Di Maria Enrica Rubino 

"La prossima mossa è vincere le elezioni" dichiara Matteo Orfini a 'Orientamenti Amministrativi' a margine del dibattito di chiusura della tre giorni della 5a festa di Left Wing, a Fiuggi, dal titolo "la sinistra europea tra tradizione e innovazione"  con lo storico ed europeista Donald Sassoon.

"La prossima mossa è prepararsi a questa lunga campagna elettorale e puntare ad arrivare primi. D'altronde, siamo un grande partito e se si pensa lo stesso partito socialista europeo sta in piedi grazie al Pd".

Ci sono i tempi, di qui alle politiche, per raggiungere questo obiettivo?
“Questo dipende solo da noi. Faremo quello che sappiamo fare: non perdere tempo con la discussione interna non farci distrarre da argomenti che nulla c’entrano con i problemi degli italiani. Mentre se ci dedicheremo a continuare a governare il Paese come sta facendo bene il governo Gentiloni, noi gli dobbiamo dare una mano, ovviamente, e mentre dal governo si fanno le cose giuste, dovremo discutere con gli italiani in previsione della prossima legislatura. Quando facciamo così non ce n’è per nessuno, mentre quando ci chiudiamo in una discussione ombelicale tra di noi o con i presunti alleati, inutile dire che gli italiani ci guardano come matti e votano altri"



Ma quali sono, ad oggi, i criteri di  valutazione dei consensi tra i cittadini? 
“Io credo che gli italiani votino innanzitutto sulla base della credibilità dei progetti che gli vengono proposti. Noi dobbiamo cercare appunto di presentare delle proposte credibili cercando di stare attenti soprattutto a correggere gli errori commessi in passato. Nei prossimi otto mesi ci concentreremo principalmente su alcuni obiettivi, prestando maggiore attenzione ad alcune fasce della popolazione, tra cui le generazioni più giovani, e le zone più periferiche delle grandi realtà urbane".

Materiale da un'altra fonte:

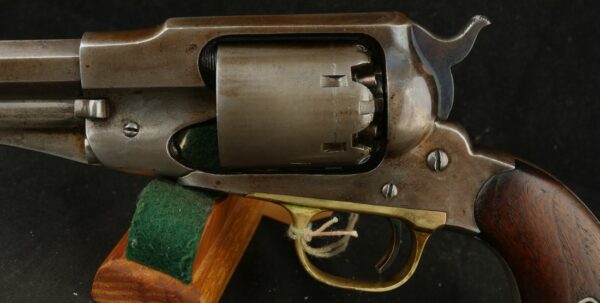 GR-0924-6341, Remington NM Army .44,6 shot, 3 line barrel address. BUY NOW - Image 12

Per quel che riguarda Renzi? 
“Renzi è il segretario del Pd non per un caso, ma perché per due volte consecutive lo hanno scelto gli iscritti al partito. Quindi credo che, a pochi mesi dal voto, tutti gli iscritti al PD debbano stringersi intorno al segretario, lavorare per dargli una mano, se sbaglia dirglielo, magari non sui giornali, ma come si fa in una famiglia seria: tutti uniti insieme per affrontare la sfida elettorale e vincere le elezioni".

Tutti uniti ma senza coalizioni?
“Le coalizioni non sono previste dalla legge elettorale: il sistema proporzionale non prevede coalizioni. Se cambia, ma non mi sembra che ci siano le condizioni per cambiarla, la legge non prevede le coalizioni. Al limite si faranno dopo le elezioni: quando si andrà a costituire un governo e a quel punto cercheremo di farlo con le forze a disposizione".